• Lista de tarefas
(1) No texto sobre Ariano Suassuna, resuma de forma mais breve o parágrafo que começa com "A obra de Ariano Suassuna", mantendo os fatos principais.
(2) Retome o texto sobre Ariano Suassuna a partir da última frase apresentada.

• Trecho do texto
○ ○ ○ ○ ○ ○ ○

A obra de Ariano Suassuna
passa por muitos territórios, que vão da música ao teatro, mas os que me
interessam mais são o romance, a poesia e a ilustração gráfica. (Sem diminuir,
claro, a importância dos demais.) Nesses três campos ele desenvolveu a vertente
fantástica de sua criação: a articulação de um universo emblemático, simbolista,
repleto de ressonâncias cósmicas, profundamente impregnado de um passado
simultaneamente histórico e mitológico, carregado de implicações éticas e
morais.
Como escritor, Ariano
pertence a uma linhagem que também inclui J. R. R. Tolkien (de O Senhor dos
Anéis), e há mais semelhanças entre eles do que parece à primeira vista. Há
paralelos na vida pessoal: a perda precoce do pai e a importância da figura
materna, e o fato de que ambos se dedicaram desde cedo à carreira de professor
universitário, praticando a literatura nas horas vagas, por assim dizer.

○ ○ ○ ○ ○ ○ ○

• Extrato dos dados
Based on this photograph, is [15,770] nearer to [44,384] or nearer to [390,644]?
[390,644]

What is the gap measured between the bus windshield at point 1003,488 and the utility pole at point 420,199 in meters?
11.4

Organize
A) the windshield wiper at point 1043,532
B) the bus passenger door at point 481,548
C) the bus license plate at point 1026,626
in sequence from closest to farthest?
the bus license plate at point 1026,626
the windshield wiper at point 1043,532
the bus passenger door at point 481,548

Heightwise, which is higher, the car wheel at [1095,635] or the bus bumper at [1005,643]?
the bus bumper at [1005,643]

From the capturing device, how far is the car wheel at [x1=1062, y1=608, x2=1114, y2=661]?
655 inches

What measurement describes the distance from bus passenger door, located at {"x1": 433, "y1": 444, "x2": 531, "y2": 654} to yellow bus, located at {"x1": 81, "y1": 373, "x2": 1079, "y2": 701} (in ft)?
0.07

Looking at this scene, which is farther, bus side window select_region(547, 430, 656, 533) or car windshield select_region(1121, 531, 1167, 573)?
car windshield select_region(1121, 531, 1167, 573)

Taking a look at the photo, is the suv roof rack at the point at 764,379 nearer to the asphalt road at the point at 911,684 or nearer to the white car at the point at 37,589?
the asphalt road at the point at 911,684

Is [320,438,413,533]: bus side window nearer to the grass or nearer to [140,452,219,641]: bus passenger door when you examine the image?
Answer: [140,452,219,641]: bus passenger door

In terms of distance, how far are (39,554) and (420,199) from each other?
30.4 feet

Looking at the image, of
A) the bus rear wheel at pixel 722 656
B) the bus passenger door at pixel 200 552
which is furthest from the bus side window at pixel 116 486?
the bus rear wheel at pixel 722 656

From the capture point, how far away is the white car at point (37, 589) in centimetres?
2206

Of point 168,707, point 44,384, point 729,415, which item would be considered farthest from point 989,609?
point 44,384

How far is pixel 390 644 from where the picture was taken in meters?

○ ○ ○ ○ ○ ○ ○

• Respostas do exercício
(1) A obra de Ariano Suassuna abrange vários campos, da música ao teatro. Os que mais interessam a quem escreve são o romance, a poesia e a ilustração gráfica, sem diminuir os demais. Nesses três campos, Suassuna desenvolveu a vertente fantástica de sua criação. É um universo emblemático e simbolista, cheio de ressonâncias cósmicas, impregnado de um passado histórico e mitológico e carregado de implicações éticas e morais.

(2)
A semelhança, no entanto, é
mais literária do que biográfica. São escritores que têm uma profunda
identificação com a tradição e o passado, e uma certa aversão a modismos e
modernismos de superfície. Ambos católicos, criaram ciclos romanescos onde o
Catolicismo está ausente como fato e presente como espírito, através de temas de
pecado e redenção, e da luta do Bem contra o Mal. Ambos recorrem a fontes
lendárias de um passado remoto – escandinavo no caso de Tolkien, ibérico no de
Ariano. Ambos têm uma identificação instintiva com a simbologia da realeza e das
ordens cavalarianas, com os emblemas e brasões, com a genealogia das famílias
nobres, com a heráldica. E em ambos esse painel de heróis tem sua grandiosidade
e nobreza contrastadas à presença de protagonistas humanos, frágeis, mas
igualmente notáveis: os pequenos hobbits de Tolkien, e, em Ariano, a figura
picaresca, plebéia e moralmente escorregadia de Quaderna.
Do ponto de vista técnico,
ambos produziram trilogias épicas (a de Ariano ainda em progresso) recheadas de
poemas bem integrados à trama. Ambos revelam um fascínio pelo grafismo, e
produziram numerosas ilustrações para os próprios textos. Tolkien, filólogo,
criou um idioma élfico com alfabeto próprio. Ariano produziu também um alfabeto
armorial, inspirado nos desenhos dos ferros de marcar gado. Seus admiradores
recorrem constantemente a esses alfabetos nas obras relativas ao universo de
cada um.
O mundo de Tolkien é
totalmente fictício; o de Ariano, em comparação, é de um realismo
histórico-geográfico quase excessivo. O que aproxima os dois é o avistamento de
um Passado grandioso, semi-histórico, semi-lendário, que se superpõe ao Real na
obra de Tolkien, e na obra de Ariano é um pólo energizador do
Presente.
Braulio Tavares
(O mundo fantasmo)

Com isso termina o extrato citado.